Comment by fragmede

7 months ago

Interesting. I asked Claude and ChatGPT-4o similar things and got quite a bit of variance. Using Aider and giving it your prompt, "Output a single HTML page with included JavaScript and CSS that fetches the latest levels of the urine tank on the ISS and displays it appropriately - it should be mobile friendly" and adding "use the same api as the swift code" worked in one shot. However, Claude could not one-shot it If I just asked for a "web page", and it took a couple more prompts to get it working. ChatGPT-4o kinda failed at the task. It hallucinated a URL to load lightstream.js from, but didn't realize that and I had to gasp debug the problem myself. I also tried with Copilot in VSCode since that's now free and got similar results.

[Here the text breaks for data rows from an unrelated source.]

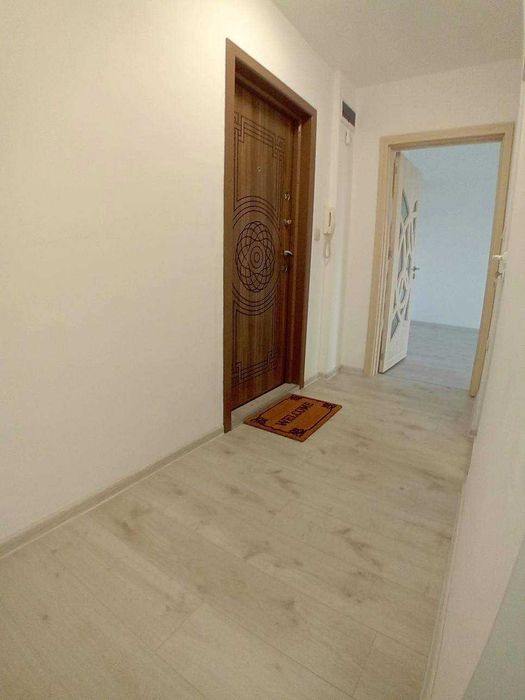 Продава се Двустаен апартамент в Варна, Владислав Варненчик - 42 кв.м за 1903 €/кв.м - Снимка #1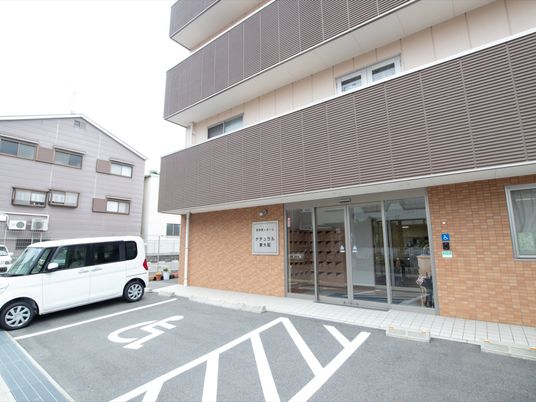 エントランスと駐車場の風景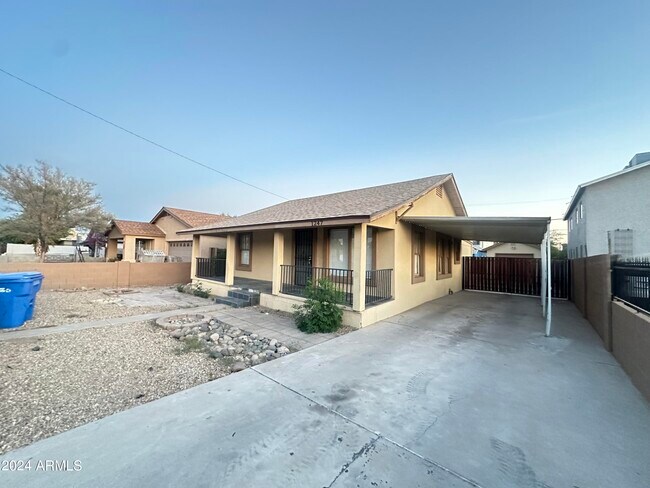 Foto del edificio - 1247 W Pierce St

With such variance though, it now becomes much easier for me to see why the question of if LLMs are any good at coding is so contentious every time it comes up on HN. If, even for such a small, well defined task, there's such variance in behavior from seemingly small prompt changes, it's now easier for me to see why some people see it as the second coming and others think LLM-assisted program is all hot air.

1 comment

fragmede

sumedh 7 months ago

> With such variance though

I agree, I have noticed some prompts which work perfectly fine on Claude when used in WindSurf IDE which uses Claude the same prompt did not work.

LLM models work fine for small scripts but when it comes to large Codebase I just cannot trust them.